■ **Directions**: In the passage below about the public service reshuffle, which portfolio is David Tune promoted to?

There have also been a number of key Band 2 and Band 3 appointments in the Department of Prime Minister and Cabinet.
This reshuffle represents a major injection of new talent into Secretarial ranks, which now, but for a handful of exceptions, are composed of Rudd appointments. The highly-regarded David Tune, currently at PM&C, has been recognised with a promotion to the key portfolio of Finance and Deregulation; Ian Watt, who has had the role of Dr No for several years, takes the toughest portfolio of all, Defence, supporting newish Minister John Faulkner, with whom he previously worked when Faulkner was Special Minister of State.
Patricia Scott, who is long rumoured to have had a poor relationship with Stephen Conroy, moves to the PC, where she will head a major inquiry into aged care, and her replacement is Peter Harris. Harris is an energetic and blunt former PM&C official who rose to Deputy Secretary level at the Department of Transport in the early Howard years before moving to Ansett, amid rumours that Max Moore-Wilton had taken a dislike to him. After the collapse of Ansett he joined the Victorian Public Sector. His relationship with Conroy will be one to watch.
The departure of veteran Helen Williams also brings an era to a close. Williams, the first female Secretary back in the 1980s, was one of the few Secretaries to keep her distance from the Howard Government in its last years amid the ongoing politicisation of the Public Service, and lived to tell the tale. Hopefully she’ll follow Andrew Podger’s lead and commit her experiences to paper.

■ **Extracted entries**:
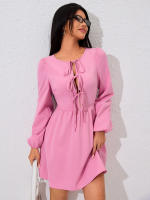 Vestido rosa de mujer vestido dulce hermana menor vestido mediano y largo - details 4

---

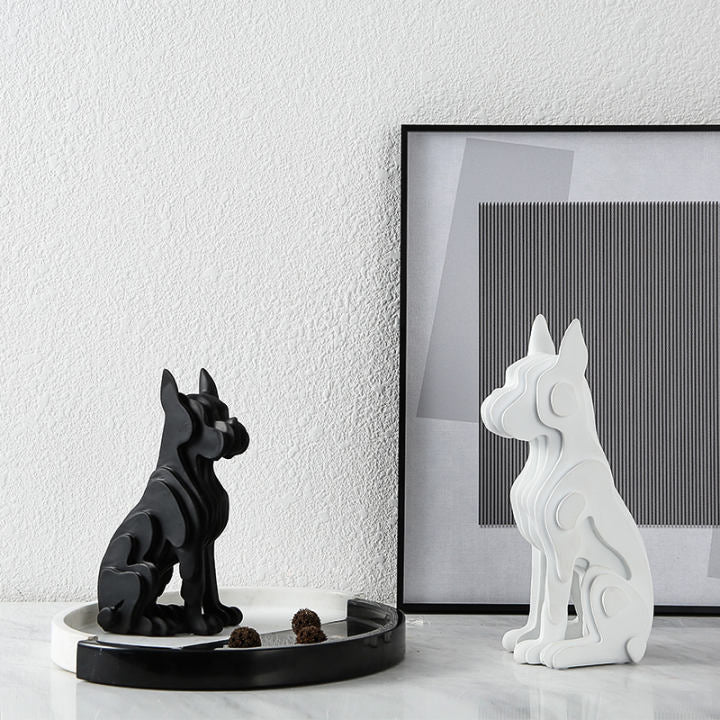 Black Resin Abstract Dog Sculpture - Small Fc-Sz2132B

■ **Solved problem**: Finance and Deregulation.